Premier roman d’une série ? Peut-être, car les derniers paragraphes semblent le suggérer. Intéressante variation sur un thème pourtant surexploité, ce roman risque d’intéresser autant les amateurs de fantastique que de polars.

En tout cas, un auteur à découvrir, car je soupçonne qu’il n’a pas fini de faire parler de lui. (NS)

Le Projet Bleiberg
David S. Khara

Montréal, Libre Expression, 2011, 298 pages.

Les Vestiges de l’aube
David S. Khara

Neuilly-sur-Seine, M. Lafon, 2011, 248 pages.

Photos compromettantes

CouvertureParu dans la collection Réverbération de la nouvelle maison Lévesque éditeur, Pour ne pas mourir ce soir, est le premier polar (et premier roman) de Guillaume Lapierre-Desnoyers dont l’éditeur, plutôt avare de commentaires, nous dit simplement qu’il est né à Montréal ! Grâce à l’Encyclopédie galactique appelée Google, nous avons découvert ceci : auteur, comédien et metteur en scène, Guillaume Lapierre-Desnoyers est un touche-à-tout. Depuis plus de huit ans, il est de la distribution des productions musi­théâtrales de Buzz. Il a assuré la mise en scène de deux de leurs spectacles, dont RocamBuzzlesque, récipiendaire du prix Opus 2006 du meilleur spectacle jeunesse. Maintenant que vous savez tout de lui, allez acheter son roman qui est pour le moins étonnant. Chose rare dans le monde du polar québécois, voilà un jeune auteur qui sait combiner une histoire solide avec un style très personnel qui accroche.

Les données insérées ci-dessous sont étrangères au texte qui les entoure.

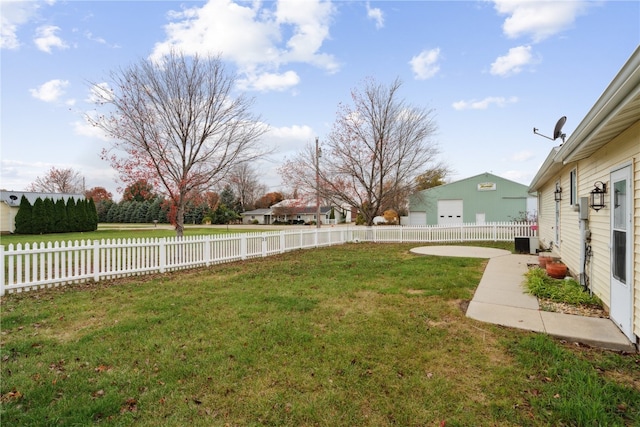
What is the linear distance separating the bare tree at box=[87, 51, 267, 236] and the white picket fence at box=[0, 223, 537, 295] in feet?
7.28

Ça commence comme un roman noir, avec le personnage de Carl White, un photo­journaliste blasé, qui végète dans un monde nocturne étrange, « peuplée de policiers, de dépanneuses et de corps mutilés, quelque part entre la vie et la mort ». Depuis trois ans, il est affecté aux faits divers et autres chiens écrasés pour le journal Le Jour.

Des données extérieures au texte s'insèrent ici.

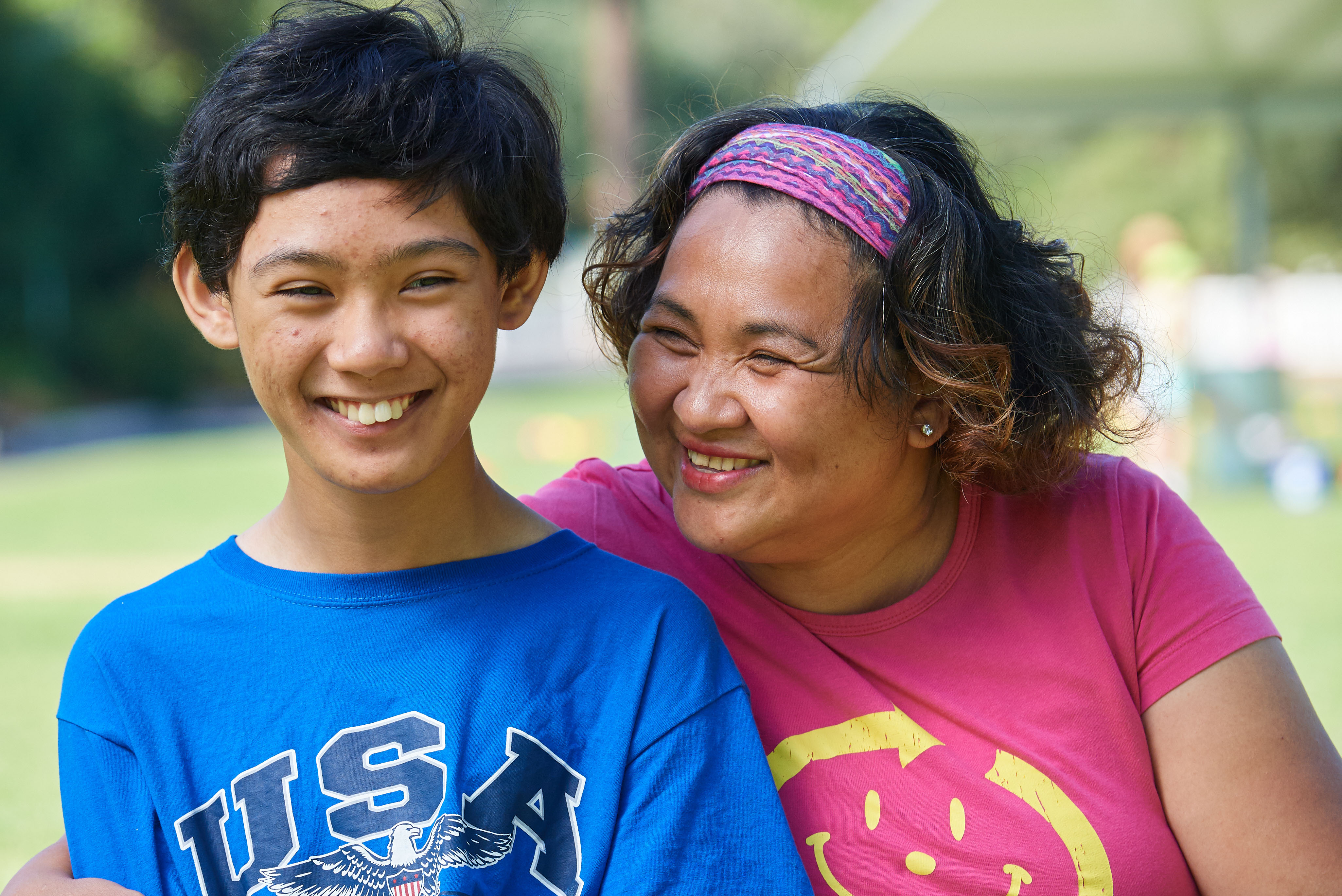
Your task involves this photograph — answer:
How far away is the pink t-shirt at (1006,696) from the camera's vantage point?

Philosophe à ses heures, non dénué d’un certain sens de l’humour qui sauve parfois la mise, Carl White traîne son blues et la perte de ses illusions jusqu’à ce que deux événements viennent bouleverser sa vie et le plonger, à son corps défendant, dans une intrigue de thriller : le meurtre du ministre de la Justice, percuté par un chauffard, et sa rencontre avec la belle, émoustillante et forte tête Tania Ficanemo, la nouvelle recrue de L’Express, journal concurrent et qui va voler la vedette. Cette première partie est un peu longuette et n’eût été du style particulier, accrocheur, de l’auteur, je ne suis pas sûr que j’aurais poursuivi ma lecture. Par la suite, le rythme s’accélère, il y a plus d’action alors que deux choses accrochent le lecteur : l’évolution de la relation entre Carl et Tania, à la fois concurrents et complices, et leur implication dans une rocambolesque affaire criminelle impliquant des motards, les services de police, des taupes, et le défunt ministre de la Justice. Pour sauver leur peau, les deux grands buveurs de café (ils en engloutissant des litres !) devront découvrir la vérité sur la mort du ministre.

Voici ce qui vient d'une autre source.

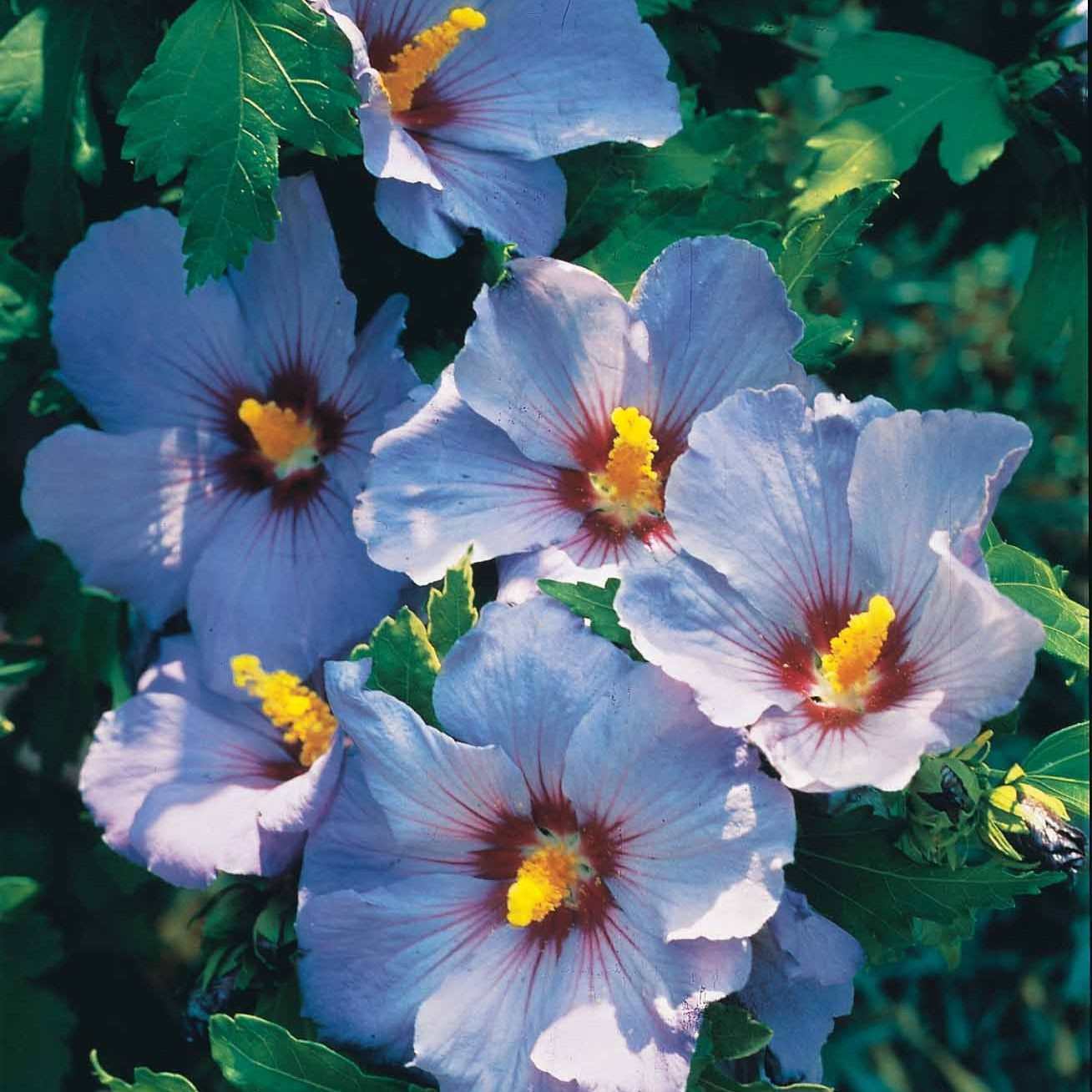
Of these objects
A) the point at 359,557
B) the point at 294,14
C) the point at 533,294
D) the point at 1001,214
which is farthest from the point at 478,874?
the point at 1001,214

Ce polar bien écrit et divertissant, un des bons crus de 2011, a été retenu comme finaliste pour le Prix Saint-Pacôme, pas un mince exploit dans les circonstances. Séduit par Tania (on a ses faiblesses !), je l’ai lu d’une traite et le recommande fortement, malgré ce début un peu lent qu’on finit par pardonner quand les choses se corsent. (NS)

Pour ne pas mourir ce soir
Guillaume Lapierre-Desnoyers

Montréal, Lévesque, 2011, 226 pages.